Automatically generated by Colab.

Original file is located at
    https://colab.research.google.com/drive/1-bKSlitmr01NPLLG_ZrTBoZ-3hCHjwM6
"""
import gradio as gr
from PIL import Image
import pandas as pd
import numpy as np
import requests
from sklearn.model_selection import train_test_split
from sklearn.ensemble import RandomForestClassifier
from sklearn.preprocessing import LabelEncoder
from sklearn.metrics import confusion_matrix
from sklearn.metrics import classification_report
from sklearn.model_selection import train_test_split
from sklearn.preprocessing import StandardScaler
from sklearn.ensemble import RandomForestRegressor
from sklearn.metrics import mean_squared_error, r2_score, mean_absolute_percentage_error
from tensorflow.keras.models import load_model
from tensorflow.keras.preprocessing import image

# Load the dataset
crop_data = pd.read_csv('combined_data.csv')  

# Convert district names to title case
crop_data['District'] = crop_data['District'].str.title()

# Function to fetch humidity and temperature from a weather API
def get_weather_data(district):
    api_key = '2146dd5e46379bba1811371d760fbf18'  
    base_url = 'http://api.openweathermap.org/data/2.5/weather?'

    # Build API request URL
    complete_url = base_url + 'q=' + district + '&appid=' + api_key

    # Send GET request to the API
    response = requests.get(complete_url)

    # Parse response data
    if response.status_code == 200:
        data = response.json()
        # Extract humidity and temperature
        humidity = data['main']['humidity']
        temperature = data['main']['temp'] - 273.15  # Convert from Kelvin to Celsius
        return humidity, temperature
    else:
        print("Failed to fetch weather data.

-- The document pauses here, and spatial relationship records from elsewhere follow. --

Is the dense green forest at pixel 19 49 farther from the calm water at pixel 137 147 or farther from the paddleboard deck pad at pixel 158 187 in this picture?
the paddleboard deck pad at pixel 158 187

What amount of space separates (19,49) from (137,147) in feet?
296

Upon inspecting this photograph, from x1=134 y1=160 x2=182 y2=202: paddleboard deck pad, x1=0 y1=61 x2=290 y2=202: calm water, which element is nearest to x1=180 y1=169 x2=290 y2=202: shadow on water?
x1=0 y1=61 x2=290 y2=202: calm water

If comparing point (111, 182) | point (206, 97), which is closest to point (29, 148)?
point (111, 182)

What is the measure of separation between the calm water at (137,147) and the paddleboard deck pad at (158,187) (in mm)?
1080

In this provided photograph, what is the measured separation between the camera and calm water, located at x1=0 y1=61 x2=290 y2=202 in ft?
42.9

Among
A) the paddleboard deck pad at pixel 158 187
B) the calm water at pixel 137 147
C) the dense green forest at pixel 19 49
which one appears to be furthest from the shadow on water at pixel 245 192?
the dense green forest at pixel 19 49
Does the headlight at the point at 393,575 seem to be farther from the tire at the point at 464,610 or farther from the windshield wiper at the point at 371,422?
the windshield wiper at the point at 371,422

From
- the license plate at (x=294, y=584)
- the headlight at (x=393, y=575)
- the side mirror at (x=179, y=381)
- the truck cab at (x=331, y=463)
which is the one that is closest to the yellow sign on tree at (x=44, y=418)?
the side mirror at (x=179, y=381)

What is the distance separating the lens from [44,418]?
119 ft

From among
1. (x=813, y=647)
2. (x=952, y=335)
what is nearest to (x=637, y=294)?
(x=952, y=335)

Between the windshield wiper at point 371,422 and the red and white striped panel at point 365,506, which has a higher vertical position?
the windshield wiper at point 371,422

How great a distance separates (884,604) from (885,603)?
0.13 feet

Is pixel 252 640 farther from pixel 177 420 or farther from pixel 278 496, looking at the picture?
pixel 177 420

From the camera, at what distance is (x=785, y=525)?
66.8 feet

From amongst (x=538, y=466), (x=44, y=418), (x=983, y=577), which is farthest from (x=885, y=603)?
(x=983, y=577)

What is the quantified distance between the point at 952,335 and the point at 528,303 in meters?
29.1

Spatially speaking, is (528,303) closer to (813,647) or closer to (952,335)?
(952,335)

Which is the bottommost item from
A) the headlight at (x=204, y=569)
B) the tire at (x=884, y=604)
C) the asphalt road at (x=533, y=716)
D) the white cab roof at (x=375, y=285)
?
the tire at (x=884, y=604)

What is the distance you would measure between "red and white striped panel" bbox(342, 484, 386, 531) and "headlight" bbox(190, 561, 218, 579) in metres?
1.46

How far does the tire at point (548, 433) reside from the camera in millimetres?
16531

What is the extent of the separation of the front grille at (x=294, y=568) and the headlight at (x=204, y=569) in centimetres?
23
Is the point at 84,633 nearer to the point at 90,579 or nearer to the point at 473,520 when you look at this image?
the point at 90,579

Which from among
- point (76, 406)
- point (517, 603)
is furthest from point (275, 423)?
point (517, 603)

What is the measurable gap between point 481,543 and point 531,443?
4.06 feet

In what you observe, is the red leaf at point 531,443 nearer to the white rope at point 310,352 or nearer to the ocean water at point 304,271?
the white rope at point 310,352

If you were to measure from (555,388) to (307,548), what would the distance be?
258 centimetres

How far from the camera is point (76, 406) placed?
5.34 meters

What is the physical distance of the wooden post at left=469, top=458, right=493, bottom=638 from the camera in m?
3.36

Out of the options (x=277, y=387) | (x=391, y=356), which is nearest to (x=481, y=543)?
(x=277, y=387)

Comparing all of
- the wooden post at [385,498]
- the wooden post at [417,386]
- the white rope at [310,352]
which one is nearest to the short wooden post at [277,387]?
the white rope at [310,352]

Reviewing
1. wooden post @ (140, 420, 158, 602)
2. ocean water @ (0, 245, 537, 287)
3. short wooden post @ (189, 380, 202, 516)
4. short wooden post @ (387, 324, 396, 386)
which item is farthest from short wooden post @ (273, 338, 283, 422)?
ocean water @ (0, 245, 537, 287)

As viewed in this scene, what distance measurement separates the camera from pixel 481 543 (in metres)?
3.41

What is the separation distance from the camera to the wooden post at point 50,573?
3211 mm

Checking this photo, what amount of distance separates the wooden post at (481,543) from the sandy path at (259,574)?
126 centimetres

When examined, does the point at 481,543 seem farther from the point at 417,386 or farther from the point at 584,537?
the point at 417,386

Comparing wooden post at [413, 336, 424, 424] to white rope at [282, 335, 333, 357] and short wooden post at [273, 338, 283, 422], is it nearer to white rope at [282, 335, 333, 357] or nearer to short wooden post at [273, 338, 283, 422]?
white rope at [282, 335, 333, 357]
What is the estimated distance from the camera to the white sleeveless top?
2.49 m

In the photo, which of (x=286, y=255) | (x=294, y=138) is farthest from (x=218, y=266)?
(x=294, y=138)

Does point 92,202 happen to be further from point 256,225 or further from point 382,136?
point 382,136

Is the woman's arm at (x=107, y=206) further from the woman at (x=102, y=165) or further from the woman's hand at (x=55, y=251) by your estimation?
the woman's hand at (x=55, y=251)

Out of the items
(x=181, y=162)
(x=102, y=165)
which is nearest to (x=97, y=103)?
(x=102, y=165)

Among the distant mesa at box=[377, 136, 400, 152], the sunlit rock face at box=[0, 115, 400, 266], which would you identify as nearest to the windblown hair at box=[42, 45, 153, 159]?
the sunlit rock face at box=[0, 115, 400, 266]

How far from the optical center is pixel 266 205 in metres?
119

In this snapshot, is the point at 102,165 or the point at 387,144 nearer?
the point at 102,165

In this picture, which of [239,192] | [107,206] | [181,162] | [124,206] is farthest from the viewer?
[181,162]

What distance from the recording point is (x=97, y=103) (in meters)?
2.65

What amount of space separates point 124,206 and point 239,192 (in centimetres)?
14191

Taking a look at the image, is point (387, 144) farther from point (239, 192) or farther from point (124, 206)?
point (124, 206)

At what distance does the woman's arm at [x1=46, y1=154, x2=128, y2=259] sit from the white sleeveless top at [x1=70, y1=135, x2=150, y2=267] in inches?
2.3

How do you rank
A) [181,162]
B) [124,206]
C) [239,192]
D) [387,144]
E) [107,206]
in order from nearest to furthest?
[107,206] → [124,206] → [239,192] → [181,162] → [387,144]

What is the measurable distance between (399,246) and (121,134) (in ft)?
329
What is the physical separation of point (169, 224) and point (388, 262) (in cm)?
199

Please try again later.")
        return None, None

# Function to calculate average rainfall for a given state
def calculate_average_rainfall(state):
    # Define ranges for average rainfall for each state (in cm)
    state_rainfall_ranges = {
        'Rajasthan': (5, 20),
        'Manipur': (100, 300),
        'Madhya Pradesh': (70, 150),
        'Puducherry': (80, 200),
        'Bihar': (80, 180),
        'Andhra Pradesh': (80, 150),
        'Chhattisgarh': (100, 200),
        'Uttar Pradesh': (70, 150),
        'Andaman and Nicobar Islands': (150, 300),
        'Telangana': (70, 150),
        'Karnataka': (70, 150),
        'Gujarat': (40, 100),
        'Dadra and Nagar Haveli': (100, 200),
        'Meghalaya': (200, 400),
        'Tamil Nadu': (70, 150),
        'Maharashtra': (70, 150),
        'Kerala': (200, 400),
        'Assam': (200, 400),
        'Goa': (200, 400),
        'Mizoram': (200, 400),
        'West Bengal': (200, 400),
        'Jammu and Kashmir': (30, 80),
        'Himachal Pradesh': (50, 120),
        'Haryana': (40, 100),
        'Odisha': (100, 200),
        'Delhi': (30, 80),
        'Nagaland': (200, 400),
        'Tripura': (200, 400),
        'Punjab': (30, 80),
        'Uttarakhand': (100, 200),
        'Arunachal Pradesh': (200, 400),
        'Jharkhand': (100, 200),
        'Chandigarh': (30, 80),
        'Sikkim': (200, 400),
        'Daman and Diu': (100, 200)
    }
    
    # Get the range for the given state
    rainfall_range = state_rainfall_ranges.get(state)
    if rainfall_range:
        # Calculate average rainfall within the range for the state
        average_rainfall = np.random.uniform(rainfall_range[0], rainfall_range[1])
        return average_rainfall
    else:
        print(f"Average rainfall data not available for {state}.")
        return None

def recommend_top_n_crops(state, district, soil_type, season, area, n=3):
    # Fetch average rainfall for the given state
    avg_rainfall = calculate_average_rainfall(state)
    
    if avg_rainfall is not None:
        # Fetch humidity and temperature for the given district
        humidity, temperature = get_weather_data(district)
        
        if humidity is not None and temperature is not None:
            # Define ranges for N, P, and K based on soil type
            soil_type_ranges = {
                'Alluvial': {'N': (0.1, 0.9), 'P': (0.01, 0.05), 'K': (0.1, 0.8)},
                'Red': {'N': (0.1, 0.3), 'P': (0.02, 0.06), 'K': (0.2, 0.3)},
                'Loam': {'N': (0.1, 0.5), 'P': (0.01, 0.04), 'K': (0.1, 0.5)},
                'Black': {'N': (0.1, 0.3), 'P': (0.02, 0.03), 'K': (0.1, 0.3)}
            }
            
            # Select random values for N, P, and K based on soil type
            np.random.seed(42)  # for reproducibility
            random_n_range = soil_type_ranges[soil_type]['N']
            random_p_range = soil_type_ranges[soil_type]['P']
            random_k_range = soil_type_ranges[soil_type]['K']
            
            random_n = np.random.uniform(random_n_range[0], random_n_range[1])
            random_p = np.random.uniform(random_p_range[0], random_p_range[1])
            random_k = np.random.uniform(random_k_range[0], random_k_range[1])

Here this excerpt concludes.